■ **TASK TO COMPLETE**:
Leave out the pictures and restate the rest of the data exactly.

■ **DATA SHOWN**:

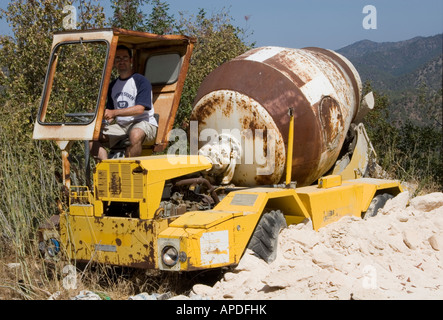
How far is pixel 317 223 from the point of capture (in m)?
6.19

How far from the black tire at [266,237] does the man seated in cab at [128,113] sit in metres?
1.40

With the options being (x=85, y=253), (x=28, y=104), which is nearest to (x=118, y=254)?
(x=85, y=253)

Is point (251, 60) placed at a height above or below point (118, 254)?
above

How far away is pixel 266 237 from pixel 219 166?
94 centimetres

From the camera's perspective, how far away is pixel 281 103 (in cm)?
616

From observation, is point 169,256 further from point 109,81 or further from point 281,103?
point 281,103

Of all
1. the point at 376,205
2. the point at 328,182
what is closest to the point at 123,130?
the point at 328,182

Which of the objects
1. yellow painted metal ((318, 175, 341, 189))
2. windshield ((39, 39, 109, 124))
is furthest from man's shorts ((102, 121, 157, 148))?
windshield ((39, 39, 109, 124))

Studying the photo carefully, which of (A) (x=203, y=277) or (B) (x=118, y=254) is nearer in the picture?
(B) (x=118, y=254)

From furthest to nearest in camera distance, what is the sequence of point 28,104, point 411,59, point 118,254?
point 411,59, point 28,104, point 118,254

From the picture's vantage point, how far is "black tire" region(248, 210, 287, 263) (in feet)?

■ **TASK SOLUTION**:
How far is pixel 317 223 from the point of capture (in m)?
6.19

How far from the black tire at [266,237] does the man seated in cab at [128,113] sit in metres?
1.40

With the options being (x=85, y=253), (x=28, y=104), which is nearest to (x=118, y=254)?
(x=85, y=253)

Is point (251, 60) placed at a height above or below point (118, 254)?
above

How far away is pixel 266 237 from pixel 219 166?
94 centimetres

From the camera's perspective, how far away is pixel 281 103 (in cm)?
616

From observation, is point 169,256 further from point 109,81 or further from point 281,103?
point 281,103

Of all
1. the point at 376,205
2. the point at 328,182
what is closest to the point at 123,130?
the point at 328,182

Which of the objects
1. yellow painted metal ((318, 175, 341, 189))
2. windshield ((39, 39, 109, 124))
is furthest from man's shorts ((102, 121, 157, 148))?
windshield ((39, 39, 109, 124))

Studying the photo carefully, which of (A) (x=203, y=277) or (B) (x=118, y=254) is nearer in the picture?
(B) (x=118, y=254)

From furthest to nearest in camera distance, what is the sequence of point 28,104, point 411,59, point 118,254?
point 411,59, point 28,104, point 118,254

From the picture's vantage point, how far is "black tire" region(248, 210, 287, 263) (in feet)?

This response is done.